__Instructions to follow__. Write out all the material below word for word, leaving out the pictures.

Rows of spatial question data

--- begin ---

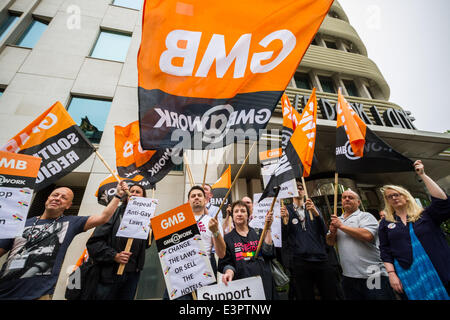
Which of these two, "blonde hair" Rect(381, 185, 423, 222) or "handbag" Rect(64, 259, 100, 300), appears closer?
"blonde hair" Rect(381, 185, 423, 222)

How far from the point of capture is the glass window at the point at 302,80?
11.1 m

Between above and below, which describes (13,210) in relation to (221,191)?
below

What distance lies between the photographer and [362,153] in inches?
112

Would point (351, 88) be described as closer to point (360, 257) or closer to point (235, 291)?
point (360, 257)

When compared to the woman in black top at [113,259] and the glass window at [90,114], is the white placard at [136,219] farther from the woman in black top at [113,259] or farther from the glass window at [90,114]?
the glass window at [90,114]

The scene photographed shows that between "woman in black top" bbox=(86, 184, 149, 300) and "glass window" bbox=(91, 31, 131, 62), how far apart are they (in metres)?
8.90

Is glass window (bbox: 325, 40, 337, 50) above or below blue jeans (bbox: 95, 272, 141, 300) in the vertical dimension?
above

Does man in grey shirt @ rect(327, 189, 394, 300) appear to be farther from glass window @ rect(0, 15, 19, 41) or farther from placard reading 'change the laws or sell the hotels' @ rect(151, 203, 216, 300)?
glass window @ rect(0, 15, 19, 41)

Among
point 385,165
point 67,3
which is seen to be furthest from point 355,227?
point 67,3

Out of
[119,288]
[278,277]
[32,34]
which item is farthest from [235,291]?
[32,34]

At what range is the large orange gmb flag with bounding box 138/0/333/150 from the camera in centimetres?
188

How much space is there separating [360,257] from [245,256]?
Result: 1.72 m

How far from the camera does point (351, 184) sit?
8133 millimetres

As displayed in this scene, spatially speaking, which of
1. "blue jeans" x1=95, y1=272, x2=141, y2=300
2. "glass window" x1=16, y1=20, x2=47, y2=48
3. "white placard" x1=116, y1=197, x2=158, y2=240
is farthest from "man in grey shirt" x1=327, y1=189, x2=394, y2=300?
"glass window" x1=16, y1=20, x2=47, y2=48
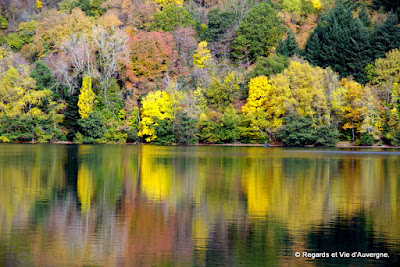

--- end ---

__Output of the exercise__.
Which of these two, "blonde hair" Rect(381, 185, 423, 222) or "handbag" Rect(64, 259, 100, 300), appears closer?
"blonde hair" Rect(381, 185, 423, 222)

How far from the point of capture is the glass window at the point at 302,80?
11.1 m

Between above and below, which describes (13,210) in relation to (221,191)?
below

What distance lies between the photographer and [362,153] in inches?
112

Would point (351, 88) be described as closer to point (360, 257) or closer to point (235, 291)?
point (360, 257)

When compared to the woman in black top at [113,259] and the glass window at [90,114], is the white placard at [136,219] farther from the woman in black top at [113,259] or farther from the glass window at [90,114]?
the glass window at [90,114]

The scene photographed shows that between "woman in black top" bbox=(86, 184, 149, 300) and "glass window" bbox=(91, 31, 131, 62), how far apart are they (in metres)?
8.90

Is glass window (bbox: 325, 40, 337, 50) above or below blue jeans (bbox: 95, 272, 141, 300) in the vertical dimension?
above

Does man in grey shirt @ rect(327, 189, 394, 300) appear to be farther from glass window @ rect(0, 15, 19, 41) or farther from placard reading 'change the laws or sell the hotels' @ rect(151, 203, 216, 300)?
glass window @ rect(0, 15, 19, 41)

Among
point 385,165
point 67,3
which is seen to be furthest from point 355,227?
point 67,3

Out of
[119,288]
[278,277]
[32,34]
which item is farthest from [235,291]?
[32,34]

At what range is the large orange gmb flag with bounding box 138/0/333/150 from the camera in centimetres?
188

How much space is there separating [360,257] from [245,256]?
Result: 1.72 m

How far from the camera does point (351, 184) sit?
8133 millimetres

As displayed in this scene, spatially speaking, which of
1. "blue jeans" x1=95, y1=272, x2=141, y2=300
2. "glass window" x1=16, y1=20, x2=47, y2=48
3. "white placard" x1=116, y1=197, x2=158, y2=240
is farthest from "man in grey shirt" x1=327, y1=189, x2=394, y2=300?
"glass window" x1=16, y1=20, x2=47, y2=48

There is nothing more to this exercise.